Unveiling NLR pathway signatures: EP300 and CPN60 markers integrated with clinical data and machine learning for precision NASH diagnosis

Abstract

Background

Given the increasing prevalence of metabolic dysfunction-associated fatty liver disease (MAFLD) and non-alcoholic steatohepatitis (NASH), there is a critical need for accurate non-invasive early diagnostic markers.

Objective

This study aimed to validate NLRP3-related RNA signatures (EP300, CPN60, and ITGB1 mRNAs, miR-6881-5p, and LncRNA-RABGAP1L-DT-206) using an integrated molecular approach and advanced machine-learning algorithms to identify robust biomarkers for early diagnosis of NASH.

Methods

A cohort of 237 participants (117 Healthy controls, 60 MAFLD, 120 NASH) was utilized.

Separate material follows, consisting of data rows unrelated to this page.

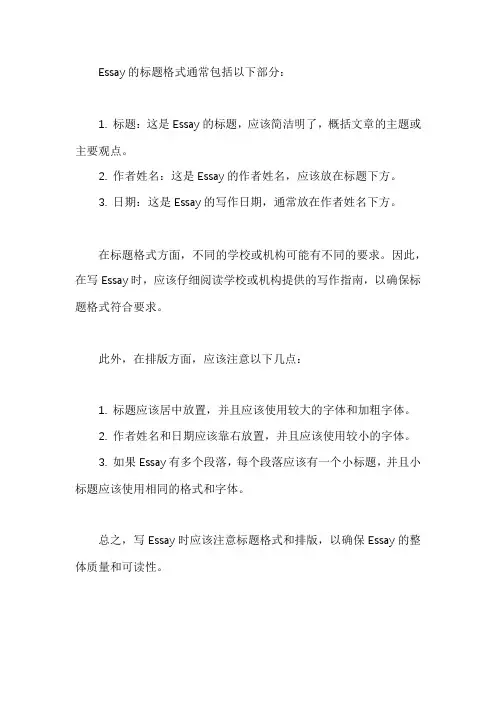 Essay 的标题格式通常包括以下部分：

1. 标题：这是 Essay 的标题，应该简洁明了，概括文章的主题或主要观点。
2. 作者姓名：这是 Essay 的作者姓名，应该放在标题下方。
3. 日期：这是 Essay 的写作日期，通常放在作者姓名下方。

在标题格式方面，不同的学校或机构可能有不同的要求。因此，在写 Essay 时，应该仔细阅读学校或机构提供的写作指南，以确保标题格式符合要求。

此外，在排版方面，应该注意以下几点：

1. 标题应该居中放置，并且应该使用较大的字体和加粗字体。
2. 作者姓名和日期应该靠右放置，并且应该使用较小的字体。
3. 如果 Essay 有多个段落，每个段落应该有一个小标题，并且小标题应该使用相同的格式和字体。

总之，写 Essay 时应该注意标题格式和排版，以确保 Essay 的整体质量和可读性。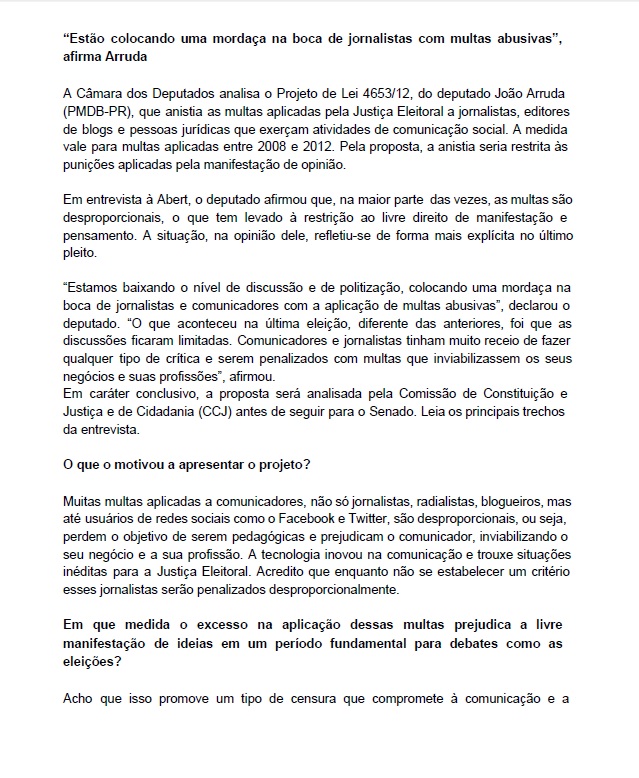 “Estão colocando uma mordaça na boca de jornalistas com multas abusivas”, afirma Arruda

A Câmara dos Deputados analisa o Projeto de Lei 4653/12, do deputado João Arruda (PMDB-PR), que anistia as multas aplicadas pela Justiça Eleitoral a jornalistas, editores de blogs e pessoas jurídicas que exerçam atividades de comunicação social. A medida vale para multas aplicadas entre 2008 e 2012. Pela proposta, a anistia seria restrita às punições aplicadas pela manifestação de opinião.

Em entrevista à Abert, o deputado afirmou que, na maior parte das vezes, as multas são desproporcionais, o que tem levado à restrição ao livre direito de manifestação e pensamento. A situação, na opinião dele, refletiu-se de forma mais explícita no último pleito.

“Estamos baixando o nível de discussão e de politização, colocando uma mordaça na boca de jornalistas e comunicadores com a aplicação de multas abusivas”, declarou o deputado. “O que aconteceu na última eleição, diferente das anteriores, foi que as discussões ficaram limitadas. Comunicadores e jornalistas tinham muito receio de fazer qualquer tipo de crítica e serem penalizados com multas que inviabilizassem os seus negócios e suas profissões”, afirmou.
Em caráter conclusivo, a proposta será analisada pela Comissão de Constituição e Justiça e de Cidadania (CCJ) antes de seguir para o Senado. Leia os principais trechos da entrevista.

O que o motivou a apresentar o projeto?

Muitas multas aplicadas a comunicadores, não só jornalistas, radialistas, blogueiros, mas até usuários de redes sociais como o Facebook e Twitter, são desproporcionais, ou seja, perdem o objetivo de serem pedagógicas e prejudicam o comunicador, inviabilizando o seu negócio e a sua profissão. A tecnologia inovou na comunicação e trouxe situações inéditas para a Justiça Eleitoral. Acredito que enquanto não se estabelecer um critério esses jornalistas serão penalizados desproporcionalmente.

Em que medida o excesso na aplicação dessas multas prejudica a livre manifestação de ideias em um período fundamental para debates como as eleições?

Acho que isso promove um tipo de censura que compromete à comunicação e a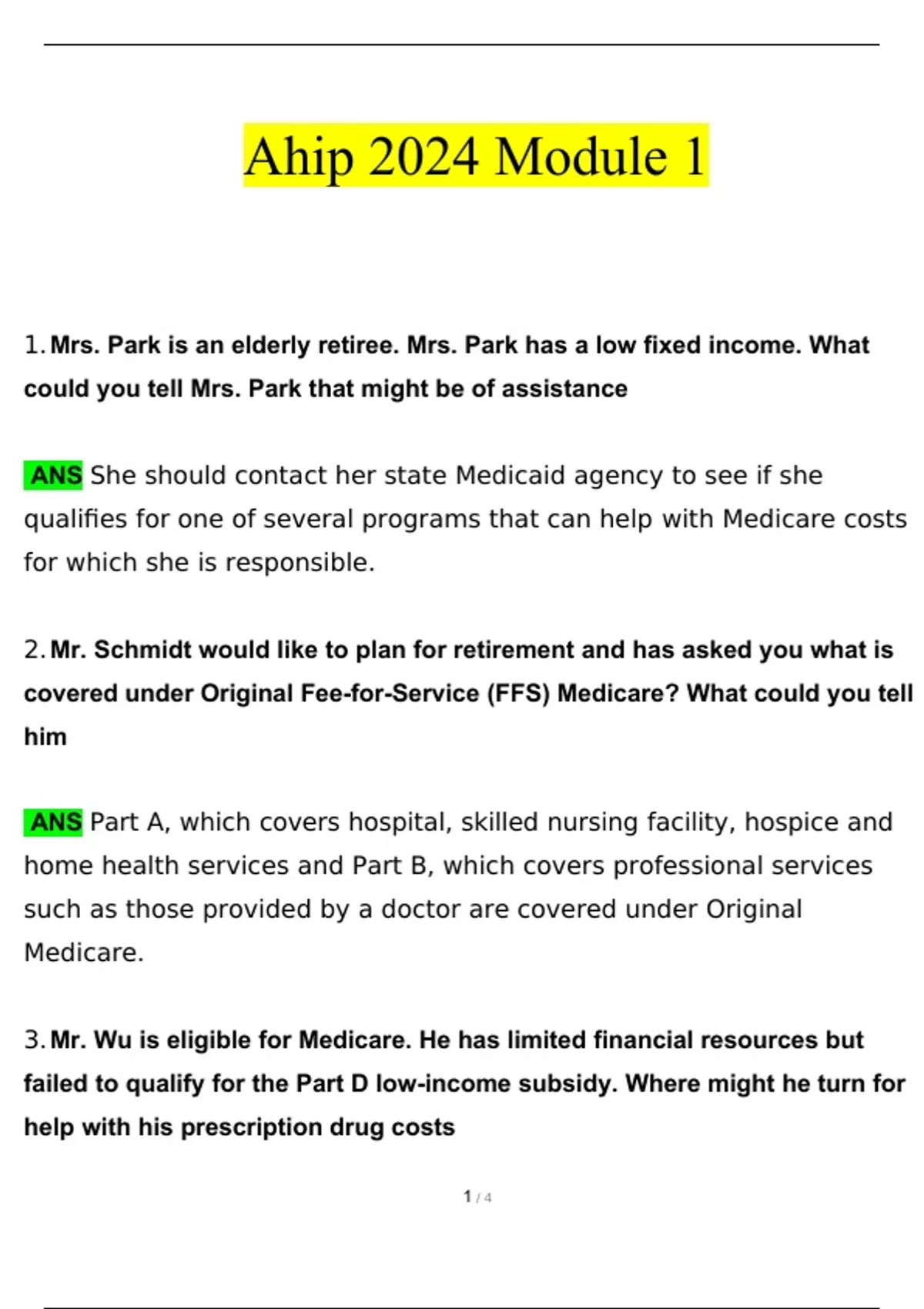 Ahip 2024 Module 1

1. Mrs. Park is an elderly retiree. Mrs. Park has a low fixed income. What could you tell Mrs. Park that might be of assistance

ANS She should contact her state Medicaid agency to see if she qualifies for one of several programs that can help with Medicare costs for which she is responsible.

2. Mr. Schmidt would like to plan for retirement and has asked you what is covered under Original Fee-for-Service (FFS) Medicare? What could you tell him

ANS Part A, which covers hospital, skilled nursing facility, hospice and home health services and Part B, which covers professional services such as those provided by a doctor are covered under Original Medicare.

3. Mr. Wu is eligible for Medicare. He has limited financial resources but failed to qualify for the Part D low-income subsidy. Where might he turn for help with his prescription drug costs

1 / 4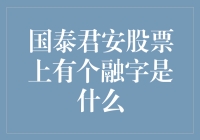 国泰君安股票上有个融字是什么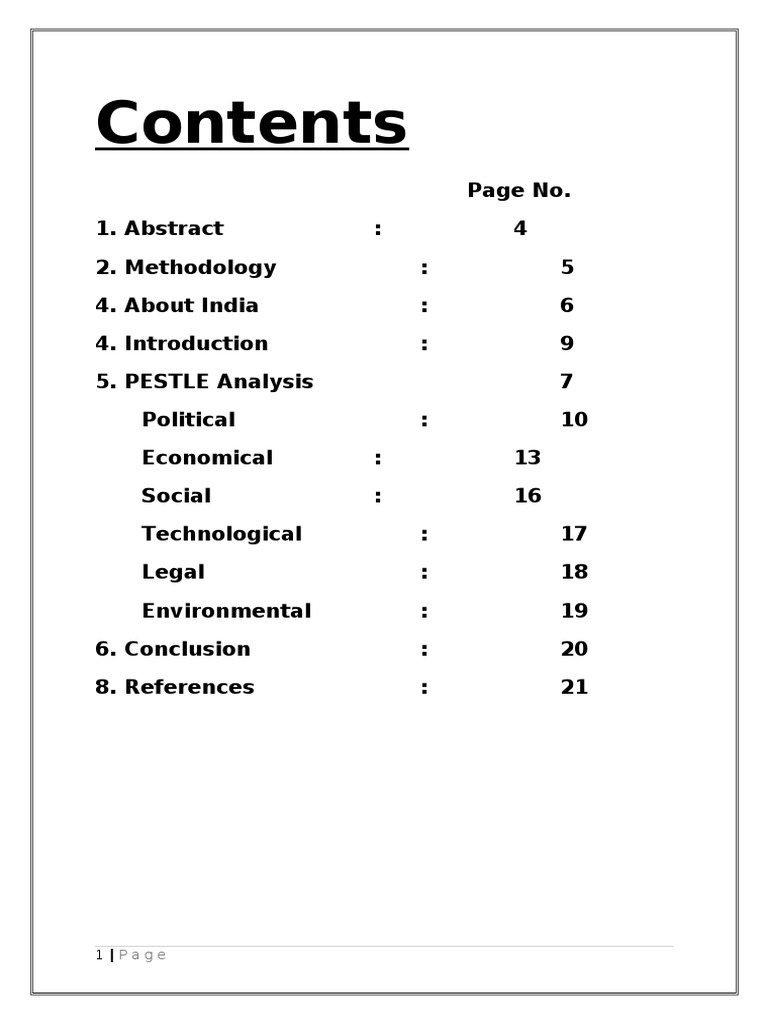 Contents

Page No.

1. Abstract : 4

2. Methodology : 5

4. About India : 6

4. Introduction : 9

5. PESTLE Analysis 7

Political : 10

Economical : 13

Social : 16

Technological : 17

Legal : 18

Environmental : 19

6. Conclusion : 20

8. References : 21

1 | P a g e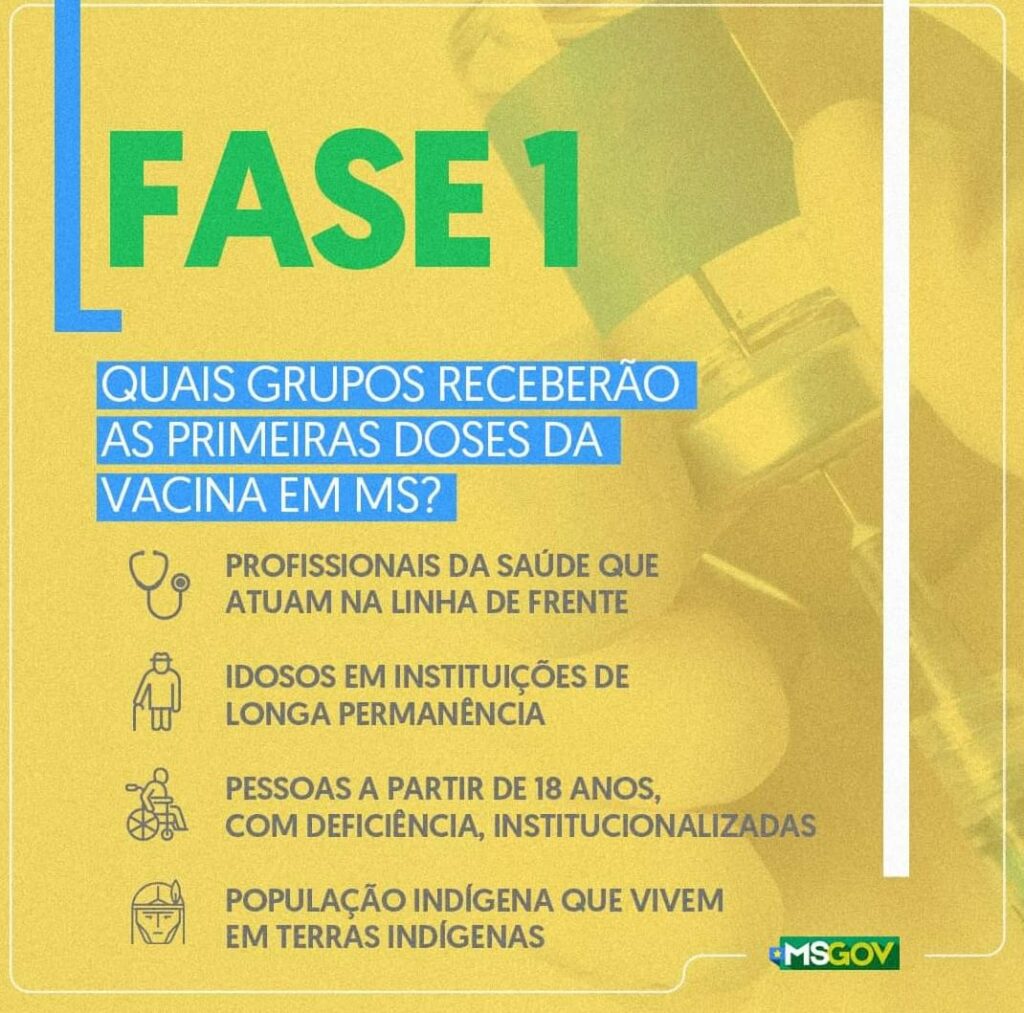 FASE 1

QUAIS GRUPOS RECEBERÃO AS PRIMEIRAS DOSES DA VACINA EM MS?

PROFISSIONAIS DA SAÚDE QUE ATUAM NA LINHA DE FRENTE

IDOSOS EM INSTITUIÇÕES DE LONGA PERMANÊNCIA

PESSOAS A PARTIR DE 18 ANOS, COM DEFICIÊNCIA, INSTITUCIONALIZADAS

POPULAÇÃO INDÍGENA QUE VIVEM EM TERRAS INDÍGENAS

MSGOV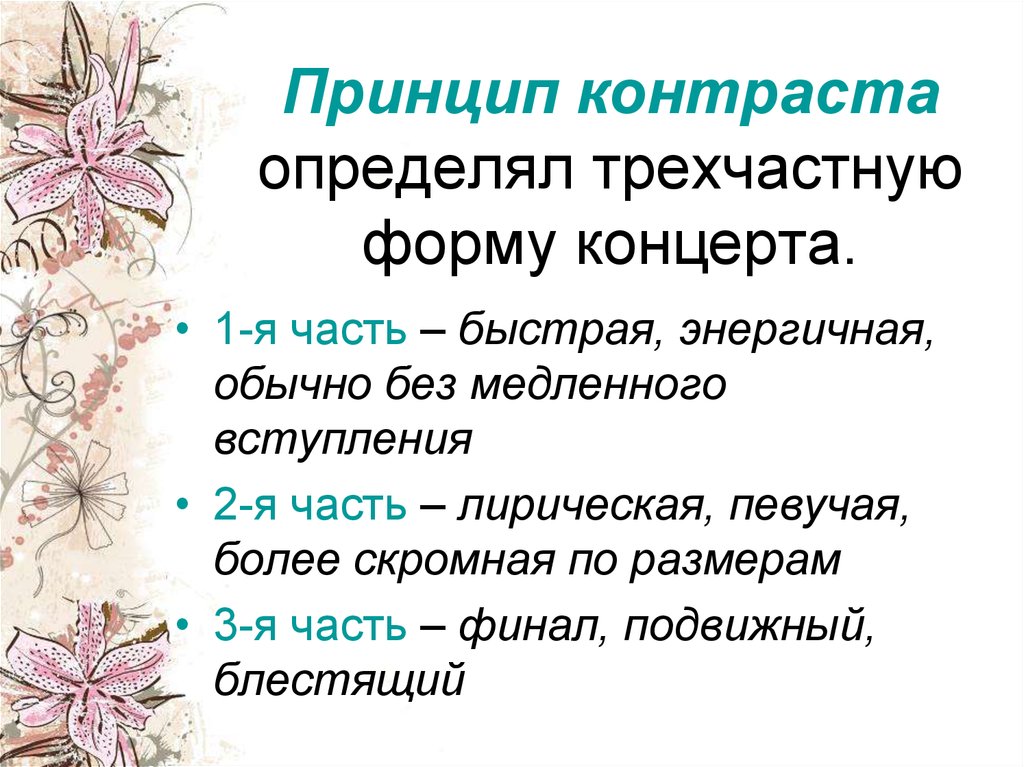 Принцип контраста определял трехчастную форму концерта.

• 1-я часть – быстрая, энергичная, обычно без медленного вступления
• 2-я часть – лирическая, певучая, более скромная по размерам
• 3-я часть – финал, подвижный, блестящий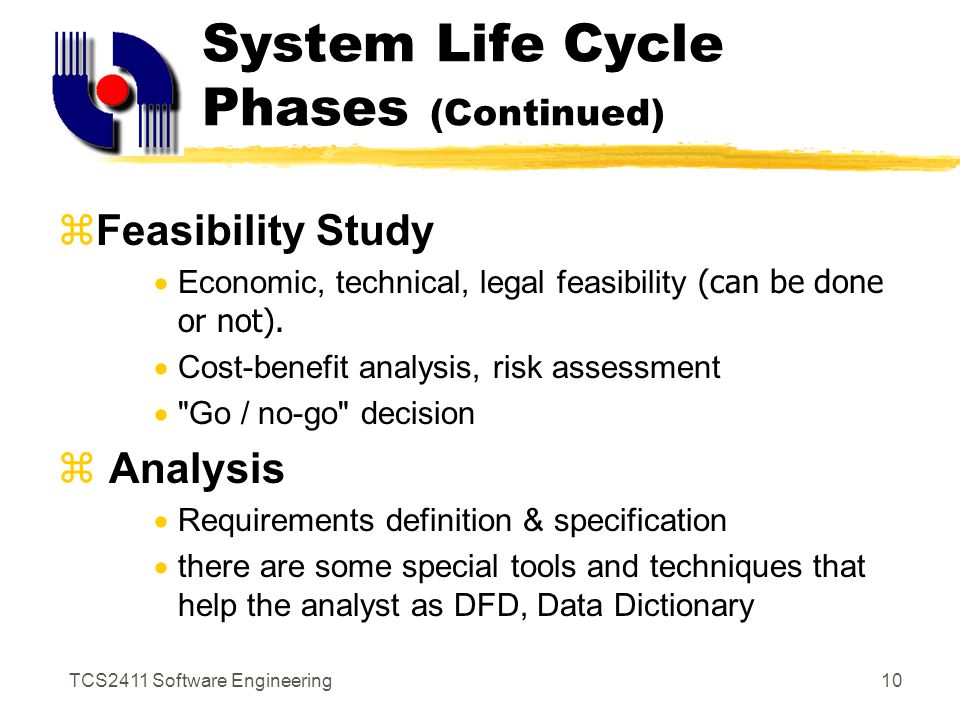 System Life Cycle Phases (Continued)

⌘Feasibility Study
• Economic, technical, legal feasibility (can be done or not).
• Cost-benefit analysis, risk assessment
• "Go / no-go" decision

⌘ Analysis
• Requirements definition & specification
• there are some special tools and techniques that help the analyst as DFD, Data Dictionary

TCS2411 Software Engineering

10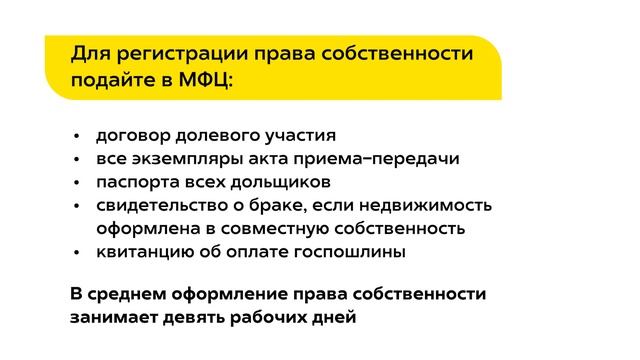 Для регистрации права собственности подайте в МФЦ:

• договор долевого участия
• все экземпляры акта приема–передачи
• паспорта всех дольщиков
• свидетельство о браке, если недвижимость оформлена в совместную собственность
• квитанцию об оплате госпошлины

В среднем оформление права собственности занимает девять рабочих дней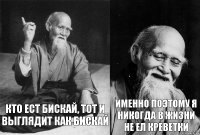 КТО ЕСТ БИСКАЙ, ТОТ И ВЫГЛЯДИТ КАК БИСКАЙ

ИМЕННО ПОЭТОМУ Я НИКОГДА В ЖИЗНИ НЕ ЕЛ КРЕВЕТКИ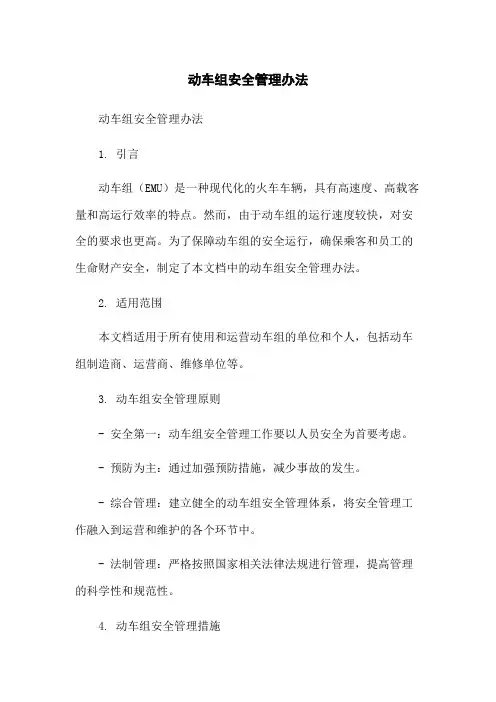 动车组安全管理办法

动车组安全管理办法

1. 引言

动车组（EMU）是一种现代化的火车车辆，具有高速度、高载客量和高运行效率的特点。然而，由于动车组的运行速度较快，对安全的要求也更高。为了保障动车组的安全运行，确保乘客和员工的生命财产安全，制定了本文档中的动车组安全管理办法。

2. 适用范围

本文档适用于所有使用和运营动车组的单位和个人，包括动车组制造商、运营商、维修单位等。

3. 动车组安全管理原则

- 安全第一：动车组安全管理工作要以人员安全为首要考虑。

- 预防为主：通过加强预防措施，减少事故的发生。

- 综合管理：建立健全的动车组安全管理体系，将安全管理工作融入到运营和维护的各个环节中。

- 法制管理：严格按照国家相关法律法规进行管理，提高管理的科学性和规范性。

4. 动车组安全管理措施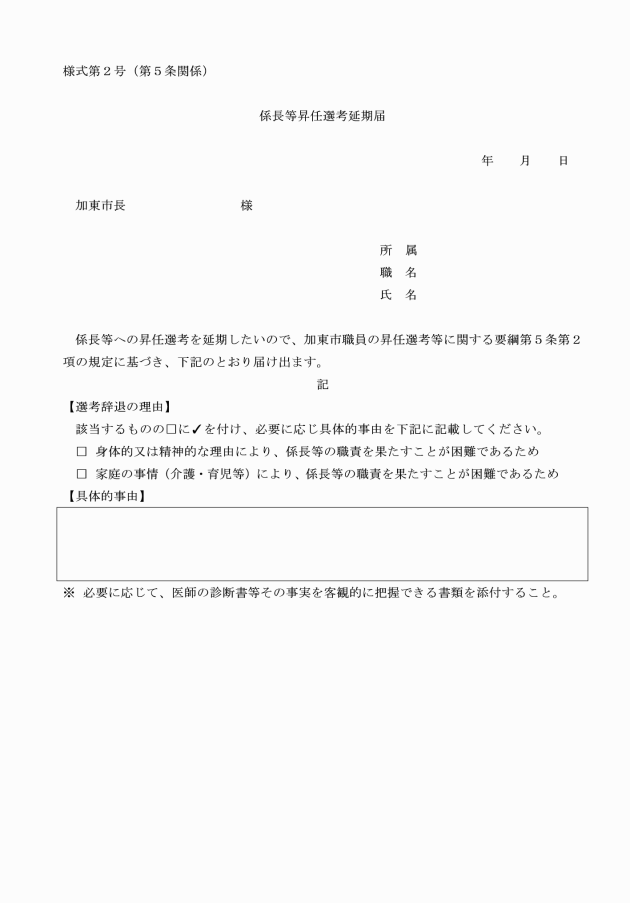 様式第２号（第５条関係）

係長等昇任選考延期届

年　　月　　日

加東市長　　　　　　　　様

所　属
職　名
氏　名

係長等への昇任選考を延期したいので、加東市職員の昇任選考等に関する要綱第５条第２項の規定に基づき、下記のとおり届け出ます。

記

【選考辞退の理由】
該当するものの□に✓を付け、必要に応じ具体的事由を下記に記載してください。
□ 身体的又は精神的な理由により、係長等の職責を果たすことが困難であるため
□ 家庭の事情（介護・育児等）により、係長等の職責を果たすことが困難であるため
【具体的事由】

※ 必要に応じて、医師の診断書等その事実を客観的に把握できる書類を添付すること。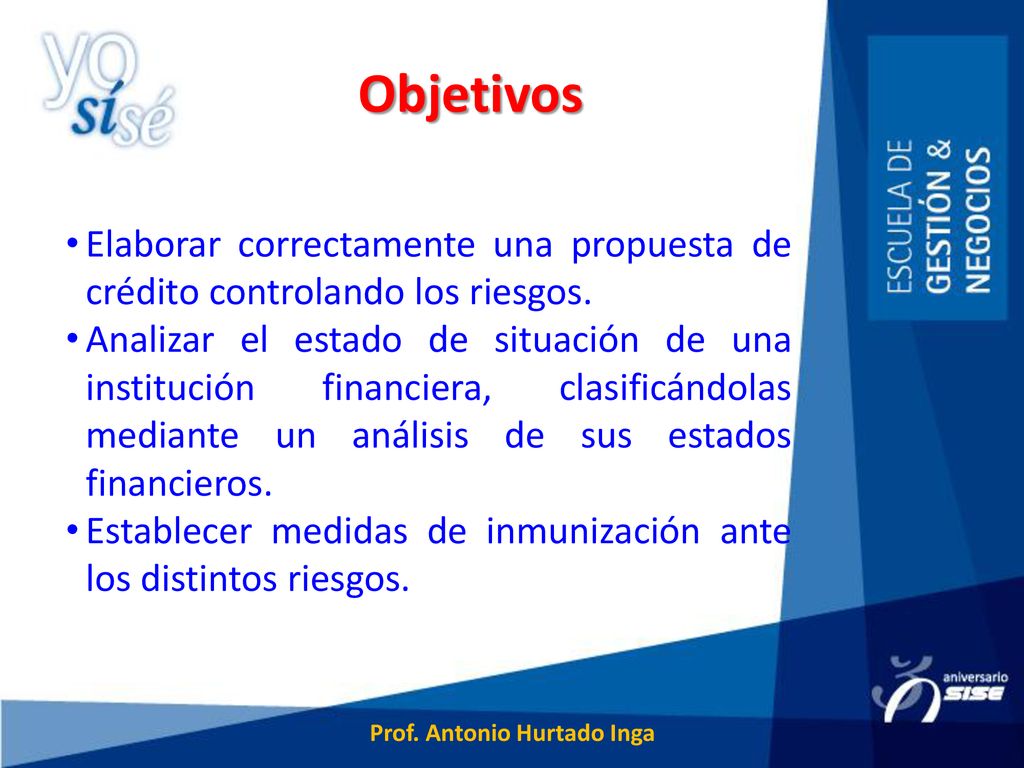 yo sí sé

Objetivos

ESCUELA DE GESTIÓN & NEGOCIOS

• Elaborar correctamente una propuesta de crédito controlando los riesgos.
• Analizar el estado de situación de una institución financiera, clasificándolas mediante un análisis de sus estados financieros.
• Establecer medidas de inmunización ante los distintos riesgos.

aniversario SISE

Prof. Antonio Hurtado Inga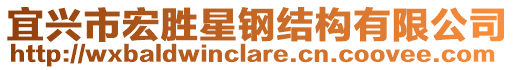 宜兴市宏胜星钢结构有限公司
http://wxbaldwinclare.cn.coovee.com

Twenty-five demographic, clinical, and molecular features were collected from each participant. Various machine learning models were trained on the dataset.

Results

The Random Forest algorithm emerged as the most effective classifier. The model identified nine key features: EP300 mRNA, CPN60 mRNA, AST, D. bilirubin, Albumin, GGT, HbA1c, HOMA-IR, and BMI, achieving an impressive 97 % accuracy in distinguishing NASH from non-NASH cases.

Conclusion

The integration of molecular, clinical, and demographic data with machine learning algorithms provides a highly accurate method for the early diagnosis of NASH. This model holds promise for early detection in individuals at risk of progressing to cirrhosis or liver cancer and may aid in identifying new therapeutic targets for managing NASH.